Rubbish is weakly typed, so only values have an associated type; variables can take on any type. The primary data type mechanism is the variant, which are analogous to the tagged sums of strongly typed functional languages except without type guarantees. A variant has an obligatory name, which begins either with a capital letter (e.g. Foo), and an optional tuple of expressions, which are evaluated in sequence and stored along with the tag name. Variants are immutable, so there is no mechanism for changing the tag, the values stored with the tag, or the number of values. (If the values themselves are mutable, then they may of course be changed.)
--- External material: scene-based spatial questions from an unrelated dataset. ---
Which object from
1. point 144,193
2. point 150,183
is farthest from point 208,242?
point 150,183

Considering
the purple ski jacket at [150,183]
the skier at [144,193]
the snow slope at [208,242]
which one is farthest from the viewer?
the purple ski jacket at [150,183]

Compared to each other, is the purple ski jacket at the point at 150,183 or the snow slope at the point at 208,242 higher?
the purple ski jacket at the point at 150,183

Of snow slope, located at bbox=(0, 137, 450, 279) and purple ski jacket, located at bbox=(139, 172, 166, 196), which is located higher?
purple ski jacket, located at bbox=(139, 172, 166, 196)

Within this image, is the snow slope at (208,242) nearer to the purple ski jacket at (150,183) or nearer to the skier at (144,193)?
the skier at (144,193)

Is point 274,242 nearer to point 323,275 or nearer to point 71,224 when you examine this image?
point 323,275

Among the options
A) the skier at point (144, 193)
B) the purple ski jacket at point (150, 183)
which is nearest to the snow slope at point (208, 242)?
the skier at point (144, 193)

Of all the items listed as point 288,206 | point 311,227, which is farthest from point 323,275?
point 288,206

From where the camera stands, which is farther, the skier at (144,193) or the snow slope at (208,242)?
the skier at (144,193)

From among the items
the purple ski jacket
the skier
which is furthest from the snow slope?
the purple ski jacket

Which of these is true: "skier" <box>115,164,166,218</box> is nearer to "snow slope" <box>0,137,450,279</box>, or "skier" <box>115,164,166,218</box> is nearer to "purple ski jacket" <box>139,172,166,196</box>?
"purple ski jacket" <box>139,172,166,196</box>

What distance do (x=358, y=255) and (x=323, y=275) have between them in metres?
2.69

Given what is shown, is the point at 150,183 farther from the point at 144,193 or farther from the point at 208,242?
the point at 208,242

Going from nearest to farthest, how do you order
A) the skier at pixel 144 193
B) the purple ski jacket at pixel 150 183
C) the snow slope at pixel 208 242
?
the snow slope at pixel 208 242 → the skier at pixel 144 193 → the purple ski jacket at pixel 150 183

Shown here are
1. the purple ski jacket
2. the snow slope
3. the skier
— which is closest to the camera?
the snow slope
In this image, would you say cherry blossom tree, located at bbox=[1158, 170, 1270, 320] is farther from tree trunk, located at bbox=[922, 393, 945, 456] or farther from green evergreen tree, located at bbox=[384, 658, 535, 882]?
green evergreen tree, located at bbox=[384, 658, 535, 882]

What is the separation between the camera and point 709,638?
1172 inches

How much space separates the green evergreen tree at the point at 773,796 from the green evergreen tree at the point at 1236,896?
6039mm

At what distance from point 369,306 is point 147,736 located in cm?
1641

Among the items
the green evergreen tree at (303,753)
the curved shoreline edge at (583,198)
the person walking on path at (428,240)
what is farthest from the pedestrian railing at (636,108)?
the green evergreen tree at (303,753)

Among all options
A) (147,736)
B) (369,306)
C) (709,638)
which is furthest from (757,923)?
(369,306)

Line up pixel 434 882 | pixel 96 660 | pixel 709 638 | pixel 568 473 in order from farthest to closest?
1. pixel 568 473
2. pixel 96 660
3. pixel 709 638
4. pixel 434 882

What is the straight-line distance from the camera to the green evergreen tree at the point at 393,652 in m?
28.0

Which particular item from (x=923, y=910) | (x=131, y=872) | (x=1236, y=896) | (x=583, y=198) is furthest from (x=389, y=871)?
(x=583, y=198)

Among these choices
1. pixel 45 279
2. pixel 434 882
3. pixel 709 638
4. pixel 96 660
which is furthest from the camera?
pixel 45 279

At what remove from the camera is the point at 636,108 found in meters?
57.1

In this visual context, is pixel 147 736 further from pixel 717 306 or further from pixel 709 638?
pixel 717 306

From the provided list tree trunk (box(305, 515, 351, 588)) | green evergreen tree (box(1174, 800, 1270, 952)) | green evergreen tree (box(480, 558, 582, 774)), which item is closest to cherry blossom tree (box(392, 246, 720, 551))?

The only meaningful operations on variants are equality and pattern matching; equality may be seen as a deficient form of pattern-matching. Pattern-matching is the only way of extracting information from a variant. For example:

rsh> my_point := Foo(One, Two)
rsh> my_point = Foo
False
rsh> my_point = Foo(Two, One)
False
rsh> my_point = Foo(One, Two)
True
rsh> match my_point { Foo -> Nullary
                      Foo(x) -> Unary(x)
                      Foo(x, y) -> Binary(y, x)
                      Foo(x, y, z) -> Ternary(z, y, x)
                      _ -> Other
                    }
Binary(Two, One)

We can use them as a cheap and easy way to define the Peano numbers.

rsh> add := fun(x, y):
       match x {
         Zero -> y
         Succ(x') -> add(x', Succ(y))
       }

I plan on eventually implementing user-definable mix-fix operators, so you could eventually write the following:

rsh> _+_ := add
rsh> Succ(Succ(Zero)) + Succ(Succ(Succ(Zero)))
Succ(Succ(Succ(Succ(Succ(Zero)))))

The other type is functions, which are introduced with the fun keyword and take a tuple of arguments. There is another syntax for functions of one argument, and it looks kind of like a hash literal. The definitions of isZero and isZero' below have identical functionality. (Notice that this means match x cases is basically syntactic sugar for cases(x).)

rsh> isZero  := fun(x) ->
       match x {
         Zero -> True
         _    -> False
       }
rsh> isZero' := { Zero -> True
                 _    -> False
               }
rsh> isZero'(Succ(Zero))
False
rsh> isZero'(True)
True

Combine this with the following sprinkling of syntactic sugar:

_._ := fun(f, x): f(x)

And we get the following:

rsh> makePoint := fun(x, y):
       { IsOrigin -> x = 0 and y = 0
         GetX -> x
         GetY -> y
         Add(p) -> makePoint(x + p.GetX, y + p.GetY)
         ToString -> format("Point({0}, {1})", x, y)
         method -> raise MethodNotFound(method)
       }
rsh> a := makePoint(2, 3)
rsh> b := makePoint(4, 5)
rsh> a(IsOrigin)
False
rsh> a.IsOrigin
False
rsh> a.ToString
"Point(2, 3)"
rsh> a.Add(b).ToString
"Point(6, 8)"
rsh> a.Add(makePoint(-2,-3)).IsOrigin
True

While variants can encode data, functions like these can easily encode codata like streams.

rsh> ones := { Head -> 1
               Tail -> nats
             }
rsh> streamMap := fun(f, stream): { Head -> f(stream.Head)
                                    Tail -> streamMap(f, stream.Tail)
                                  }
rsh> nats := { Head -> 1
               Tail -> streamMap(fun(x): x + 1, nats)
             }
rsh> take := fun(num, stream):
       match num {
         0 -> Nl
         _ -> Cs(stream.Head, take(num - 1, stream.Tail))
       }
rsh> take(5, ones)
Cs(1, Cs(1, Cs(1, Cs(1, Cs(1, Nl)))))
rsh> take(5, nats)
Cs(1, Cs(1, Cs(3, Cs(4, Cs(5, Nl)))))

Finally, because of mixfix operator definition, we are free to do some pretty horrific things. I am omitting precedence declaration here because I haven't decided on a syntax for it yet.

rsh> _->_ := _._
rsh> nats->Tail->Head
2
rsh> _<-_ := fun(x, f): f(x)
rsh> Head<-Tail<-nats
2

That's some Rubbish for you. There's one major feature I haven't covered yet, and that's delimited continuations. As I said before, if any of this appeals to you, then you are a horrible human being, but I would recommend a healthy dose of Scheme, ML, or Haskell.